Die Scharmützel sind trotzdem nicht vorbei, dafür sorgen schon die stets provokationsfreudigen niederländischen Medien. Als Depay am Sonntag im Teamquartier zu einer Presskonferenz erschien, drehte sich gleich die erste Frage um vermeintliche „Spannung“ zwischen ihm und der Journaille: Ob sich Depay bei Auftritten wie diesen in der „Höhle des Löwen“ fühle? „Seltsame Frage“, antwortete Depay, er spreche doch „immer normal“ und „sogar entspannt“ mit den Medien. Außer vielleicht  über seine Rastazöpfchen unter dem Stirnband. „Es ist viertel vor elf am Sonntag, ich habe keine Lust über meine Haare zu reden“, gab er da zurück.

Tatsächlich gibt es nach den bisherigen Turnierleistungen ja auch anderen Gesprächsstoff. Die Spiele der Niederlande waren in aller Regel unterhaltsam, aber das vor allem, weil sie bar jeder Kontrolle vonstatten gingen. Ohne den verletzten Barcelona-Star Frenkie de Jong ist das Mittelfeld die große Problemzone, sein erhoffter Ersatz Joey Veerman (PSV Eindhoven) enttäuscht und wurde gegen Österreich von Koeman schon nach 35 Minuten unter Tränen vom Platz genommen. Danach gab es vernichtende Kritiken, und man möchte sich kaum ausmalen, wie angespannt die letzten Tage erst verlaufen wären, hätte dem Gruppendritten nicht der schrullige Turniermodus gelacht. Rumänien, danach Österreich oder die Türkei und die Schweiz oder England: bei dieser Route ins Finale scheint plötzlich wieder alles möglich.

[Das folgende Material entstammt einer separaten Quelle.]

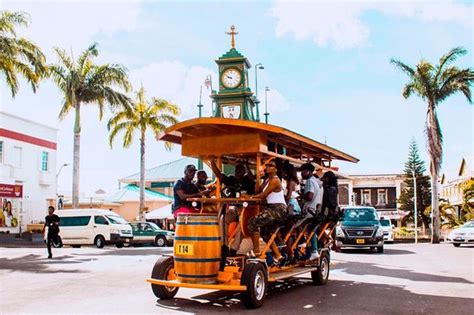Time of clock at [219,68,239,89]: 9:50
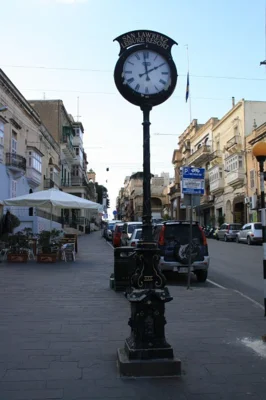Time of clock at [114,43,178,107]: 1:59
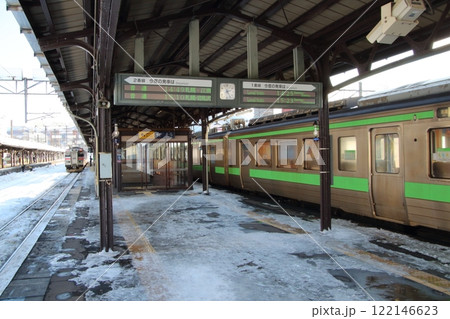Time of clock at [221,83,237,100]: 2:24
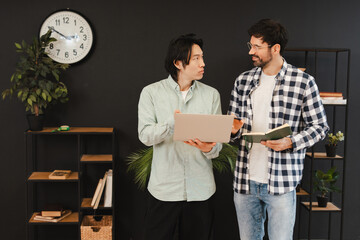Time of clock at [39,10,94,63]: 2:49
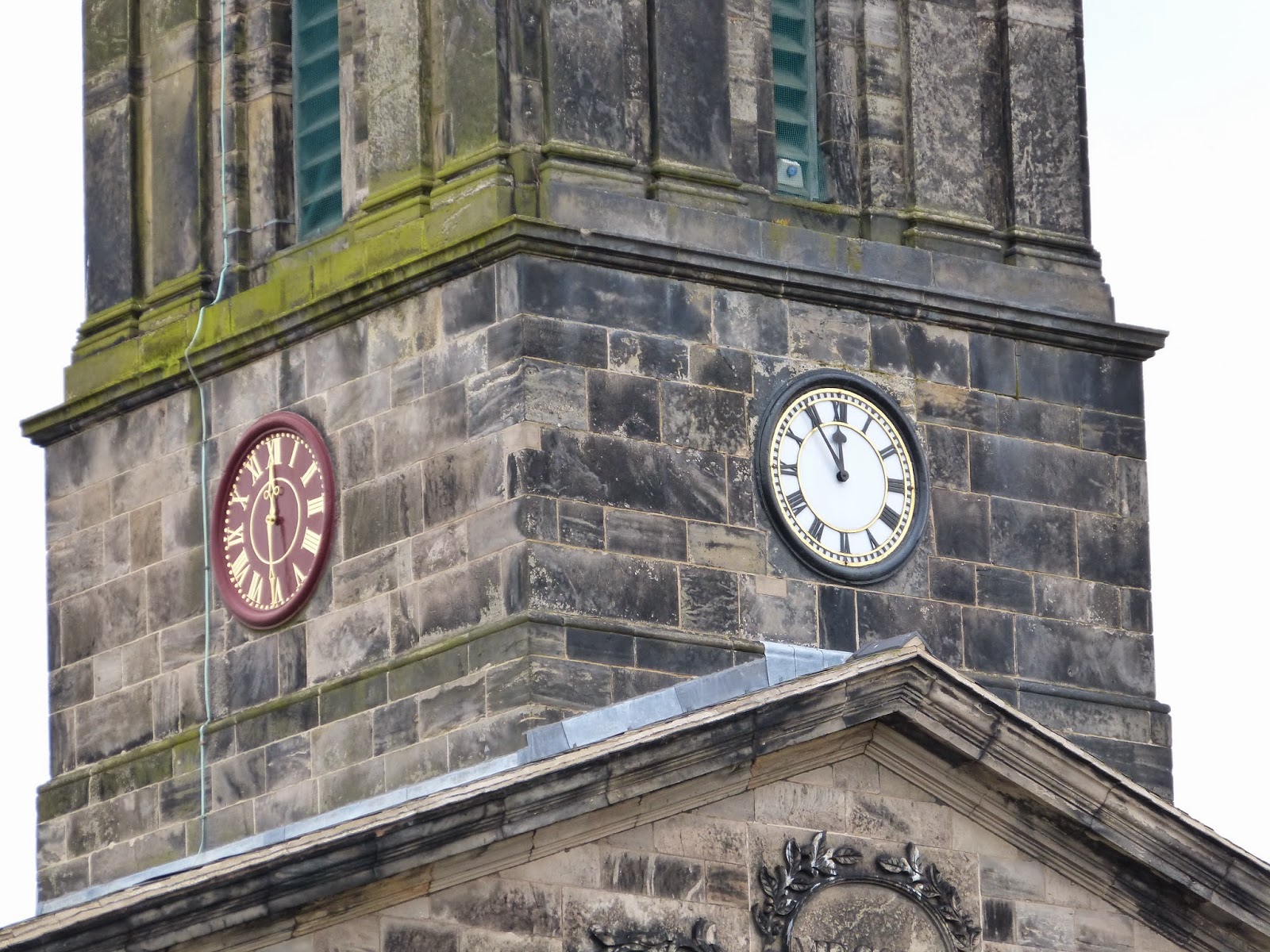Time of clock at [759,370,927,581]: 11:54
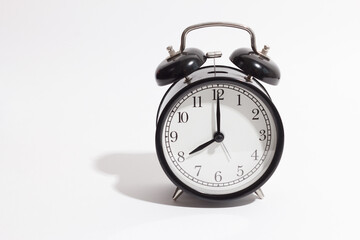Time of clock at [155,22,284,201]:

Memphis Depay ist ein Schlüsselspieler der Niederlande

„Eine Reise läuft nie perfekt“, sagte Depay und berichtet, dass die Mannschaft intern offen über die bisherigen Schwächen diskutiert habe. Er selbst habe sich da natürlich nicht ausgenommen. Memphis gilt als Schlüsselspieler der Ära Koeman, die Oranje ab 2018 aus dem internationalen Off zurück brachte, nach einer Unterbrechung durch die Übernahme des Trainerpostens beim FC Barcelona und dem Comeback 2023 aber noch nicht wieder den alten Schwung aufgenommen hat. So wie auch Depays eigene Karriere stagniert, seit er bei Barça ebenso scheiterte wie sein Mentor. Seit vorgestern ist er mit Ablauf seines Vertrags bei Atlético Madrid sogar offiziell vereinslos.

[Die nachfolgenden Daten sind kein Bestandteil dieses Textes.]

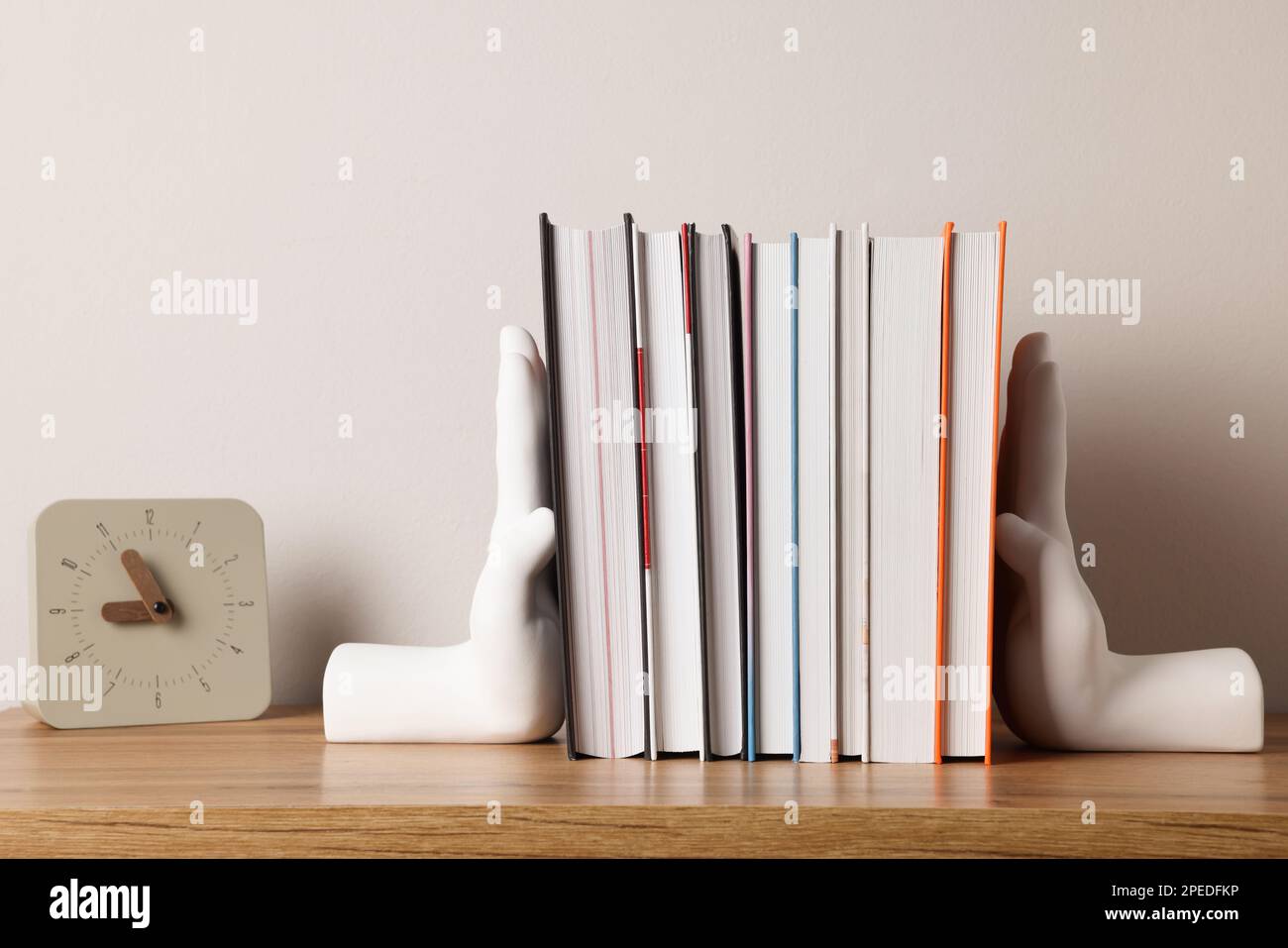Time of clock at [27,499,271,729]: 8:55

Koeman glaubt trotzdem weiter an den Stürmer, der an guten Tagen mit seiner Kreativität und Spiellust die Weltklasse streifen kann. „Memphis ist selbstkritisch und weiß, dass er besser werden muss“, so der Bondscoach. „Ich spüre sein Vertrauen und möchte es ihm zurückzahlen“ verspricht wiederum Depay. Zumindest mit der Meinung seines Trainers kann er offenbar immer noch etwas anfangen.